> What to work on
Write out every one of the following items word for word, leaving each line unchanged.
Entries supplied start
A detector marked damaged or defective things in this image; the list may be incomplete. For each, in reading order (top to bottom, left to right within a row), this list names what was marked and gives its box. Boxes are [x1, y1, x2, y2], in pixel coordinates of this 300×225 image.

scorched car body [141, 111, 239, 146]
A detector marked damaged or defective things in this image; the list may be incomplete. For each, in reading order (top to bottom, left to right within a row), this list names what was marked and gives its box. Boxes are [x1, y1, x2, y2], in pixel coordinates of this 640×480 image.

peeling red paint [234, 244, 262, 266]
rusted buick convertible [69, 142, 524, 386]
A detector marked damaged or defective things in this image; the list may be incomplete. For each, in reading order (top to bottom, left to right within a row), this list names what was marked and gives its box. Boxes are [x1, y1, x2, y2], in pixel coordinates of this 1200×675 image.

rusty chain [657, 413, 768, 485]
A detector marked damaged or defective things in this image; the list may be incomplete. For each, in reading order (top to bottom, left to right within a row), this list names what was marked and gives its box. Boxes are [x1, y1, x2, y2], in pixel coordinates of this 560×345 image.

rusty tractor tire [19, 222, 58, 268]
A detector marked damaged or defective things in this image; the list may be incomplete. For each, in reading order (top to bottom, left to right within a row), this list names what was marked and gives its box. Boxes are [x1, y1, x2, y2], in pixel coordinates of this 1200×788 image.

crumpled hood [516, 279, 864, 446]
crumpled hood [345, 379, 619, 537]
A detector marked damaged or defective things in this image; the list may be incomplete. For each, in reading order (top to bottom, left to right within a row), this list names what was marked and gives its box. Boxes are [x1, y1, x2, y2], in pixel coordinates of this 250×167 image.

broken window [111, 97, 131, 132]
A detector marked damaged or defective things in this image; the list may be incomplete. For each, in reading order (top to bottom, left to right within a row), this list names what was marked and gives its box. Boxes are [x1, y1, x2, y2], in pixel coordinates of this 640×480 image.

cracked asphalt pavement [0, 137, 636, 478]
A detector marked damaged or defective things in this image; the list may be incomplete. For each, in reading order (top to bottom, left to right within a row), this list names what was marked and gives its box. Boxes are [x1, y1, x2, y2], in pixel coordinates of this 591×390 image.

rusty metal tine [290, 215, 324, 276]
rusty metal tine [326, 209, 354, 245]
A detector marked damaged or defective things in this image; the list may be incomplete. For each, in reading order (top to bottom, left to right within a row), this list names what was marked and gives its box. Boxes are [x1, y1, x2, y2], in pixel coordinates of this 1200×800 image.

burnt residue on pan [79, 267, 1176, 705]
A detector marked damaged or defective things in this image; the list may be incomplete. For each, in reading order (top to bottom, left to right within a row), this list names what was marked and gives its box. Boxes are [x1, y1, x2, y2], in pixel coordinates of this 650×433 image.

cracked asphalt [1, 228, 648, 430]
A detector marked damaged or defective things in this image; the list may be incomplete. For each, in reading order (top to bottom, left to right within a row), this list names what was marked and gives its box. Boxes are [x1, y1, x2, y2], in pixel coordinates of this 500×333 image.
Entries supplied end
> Exercise result
A detector marked damaged or defective things in this image; the list may be incomplete. For each, in reading order (top to bottom, left to right within a row), this list names what was marked and gives its box. Boxes are [x1, y1, x2, y2], in pixel coordinates of this 300×225 image.

scorched car body [141, 111, 239, 146]
A detector marked damaged or defective things in this image; the list may be incomplete. For each, in reading order (top to bottom, left to right within a row), this list names what was marked and gives its box. Boxes are [x1, y1, x2, y2], in pixel coordinates of this 640×480 image.

peeling red paint [234, 244, 262, 266]
rusted buick convertible [69, 142, 524, 386]
A detector marked damaged or defective things in this image; the list may be incomplete. For each, in reading order (top to bottom, left to right within a row), this list names what was marked and gives its box. Boxes are [x1, y1, x2, y2], in pixel coordinates of this 1200×675 image.

rusty chain [657, 413, 768, 485]
A detector marked damaged or defective things in this image; the list may be incomplete. For each, in reading order (top to bottom, left to right within a row), this list names what was marked and gives its box. Boxes are [x1, y1, x2, y2], in pixel coordinates of this 560×345 image.

rusty tractor tire [19, 222, 58, 268]
A detector marked damaged or defective things in this image; the list may be incomplete. For each, in reading order (top to bottom, left to right within a row), this list names what was marked and gives its box. Boxes are [x1, y1, x2, y2], in pixel coordinates of this 1200×788 image.

crumpled hood [516, 279, 864, 446]
crumpled hood [345, 379, 619, 537]
A detector marked damaged or defective things in this image; the list may be incomplete. For each, in reading order (top to bottom, left to right within a row), this list names what was marked and gives its box. Boxes are [x1, y1, x2, y2], in pixel coordinates of this 250×167 image.

broken window [111, 97, 131, 132]
A detector marked damaged or defective things in this image; the list may be incomplete. For each, in reading order (top to bottom, left to right within a row), this list names what was marked and gives its box. Boxes are [x1, y1, x2, y2], in pixel coordinates of this 640×480 image.

cracked asphalt pavement [0, 137, 636, 478]
A detector marked damaged or defective things in this image; the list may be incomplete. For each, in reading order (top to bottom, left to right within a row), this list names what was marked and gives its box. Boxes are [x1, y1, x2, y2], in pixel coordinates of this 591×390 image.

rusty metal tine [290, 215, 324, 276]
rusty metal tine [326, 209, 354, 245]
A detector marked damaged or defective things in this image; the list may be incomplete. For each, in reading order (top to bottom, left to right within a row), this list names what was marked and gives its box. Boxes are [x1, y1, x2, y2], in pixel coordinates of this 1200×800 image.

burnt residue on pan [79, 267, 1176, 705]
A detector marked damaged or defective things in this image; the list may be incomplete. For each, in reading order (top to bottom, left to right within a row), this list names what was marked and gives its box. Boxes are [x1, y1, x2, y2], in pixel coordinates of this 650×433 image.

cracked asphalt [1, 228, 648, 430]
A detector marked damaged or defective things in this image; the list may be incomplete. For each, in reading order (top to bottom, left to right within a row), this list names what was marked and gives its box. Boxes are [x1, y1, x2, y2], in pixel coordinates of this 500×333 image.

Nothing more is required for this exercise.